We measure carbon emissions and removals from deforestation and reforestation in your supply chain, at plot-level and across landscapes. Our combined insights for carbon emissions and removals allow for an accurate breakdown of opportunities to reduce and offset supply chain emissions, meet commitments, and create supplier-specific emission factors.

 

We work in partnership with: Quantis & Southpole

 

By leveraging a single data source for reporting, monitoring, and planning deforestation and carbon measurement ensures consistent and coherent information across the entire business and industry.

How do we measure land use change emissions and removals in your supply chain?

 

Carbon in aboveground biomass (AGB) can be estimated & monitored with satellite image-fed ML systems over large areas and timescales

 

Emissions

We combine Landsat, Sentinel-1, Sentinel-2 and spaceborne LiDAR data to produce reliable carbon stock assessments on and around plots and landscapes.  We enhance our models with Very High Resolution commercial imaging (airborne LiDAR). We apply allometric equations and ML mapping, to create consistent, data-driven models of the carbon levels in your supply chain across space and time. ML uses a Random Forest regression model - a human-supervised, ensemble-based self-learning algorithm.

 

 

Removals

Following the same logic as our methodology for emissions to set the baseline for carbon levels in your supply chain. This combined with the information on the remaining forests, conservation set-asides, and planned reforestation / assisted natural regeneration areas on concessions enables a more specific allometric equation to be selected.  We then apply the appropriate growth model(s) for the plots where forests are to be conserved or restored and we monitor the ‘asset’ to ensure the trees have not been cleared.  For each year that the asset is undisturbed we continue to apply the growth model and on one to five year increments we measure the new levels of biomass across all plots.

• [Information provided]:
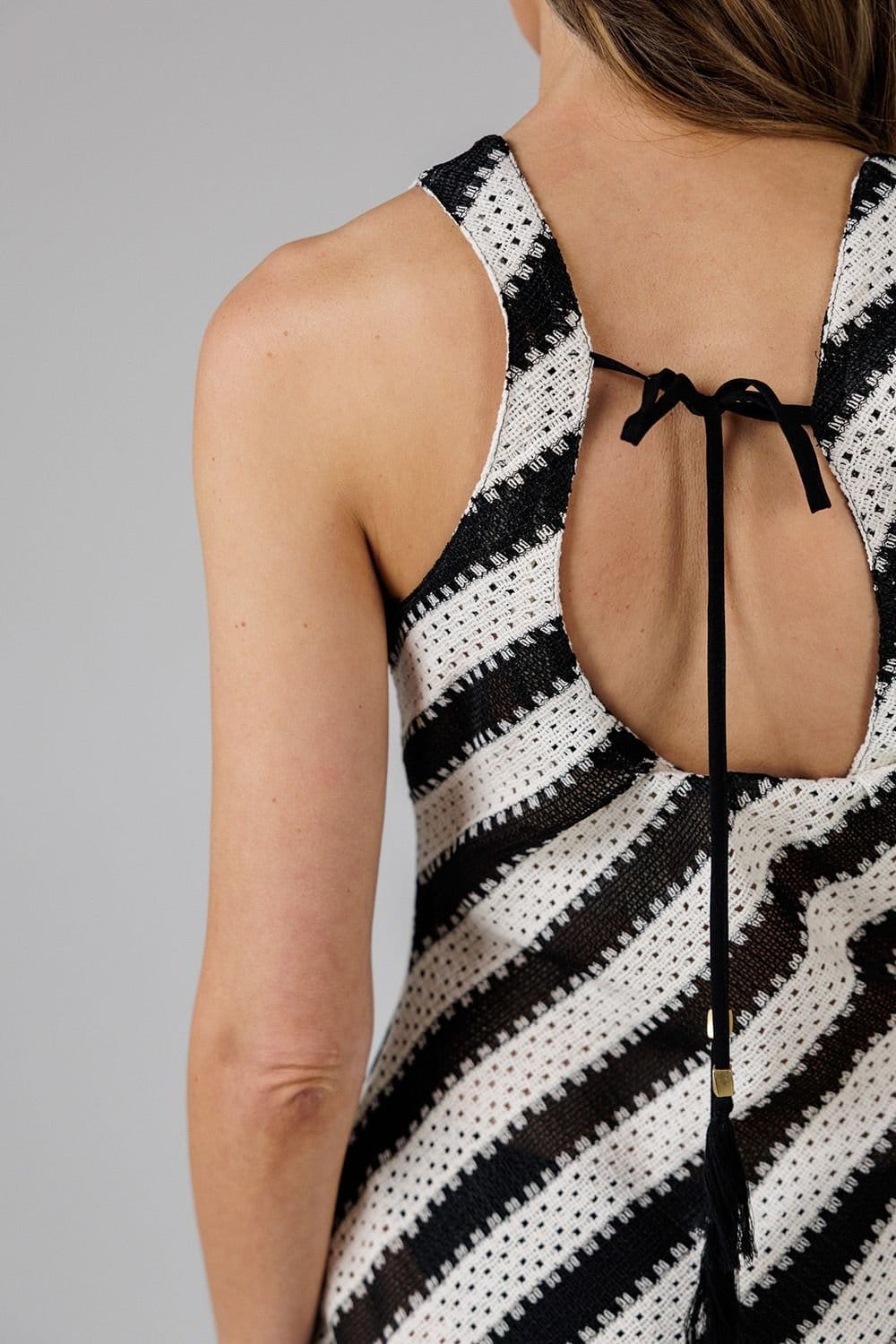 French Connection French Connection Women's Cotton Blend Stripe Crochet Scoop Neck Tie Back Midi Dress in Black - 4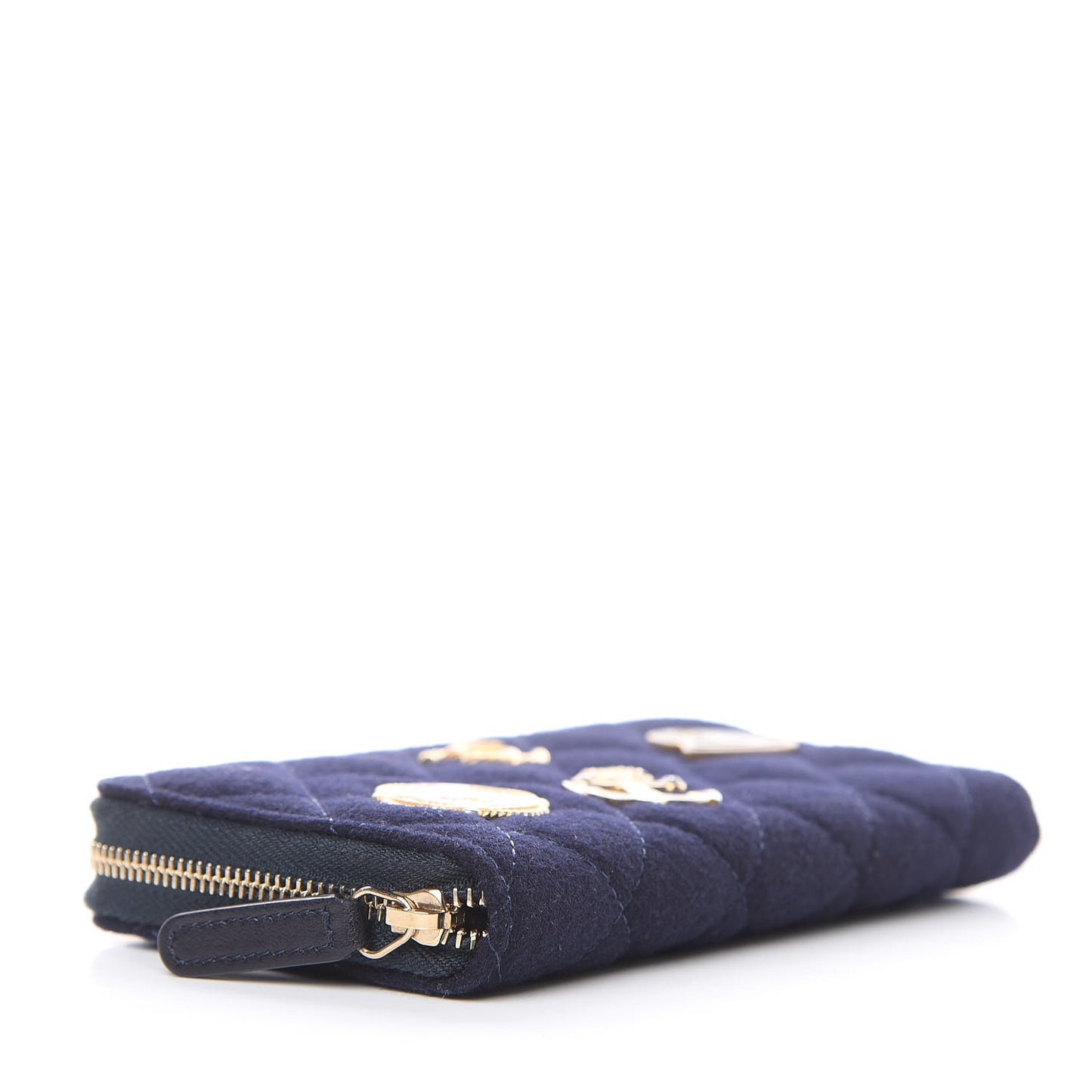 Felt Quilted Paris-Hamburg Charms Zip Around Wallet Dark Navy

• [Required action]: Continue the page on measuring carbon emissions and removals in supply chains, picking up after its final sentence. The lines play no part in this.

• [Output below]:
 

 

Our methodology aligns with SBTi FLAG and GHG protocol

The GHG protocol supports several tiers of granularity for data sources. See table below for examples of the different carbon stock components (Quantis, 2023). 

 

Satelligence delivers the most granular tier data (Tier 3) for the Deforestation, AGB components, which are the major and most dynamic components in tropical eco-regions. We deliver peatland data as part of our analysis and continue to improve this layer as co-founders of the Global Peatlands Initiative (GPI) in 2016.

 

We pull from open data sources to complement our analysis with information on BGB, DOM, and SOC. 

But what really sets us apart?

To monitor changes in carbon stock and emissions, every service provider will use the same input data (GEDI, LS, S1/2), and the ~same approach (Random Forest Machine Learning). Where they differ:

  1. Quality of the preprocessing of the input data, and 

  2. Selection of allometric equations based on vegetation class

 

Satelligence has the world's best satellite processing engine, as well as the world's best Forest Baseline. No other service provider can provide globally & temporally consistent and coherent biomass estimates on an operational basis.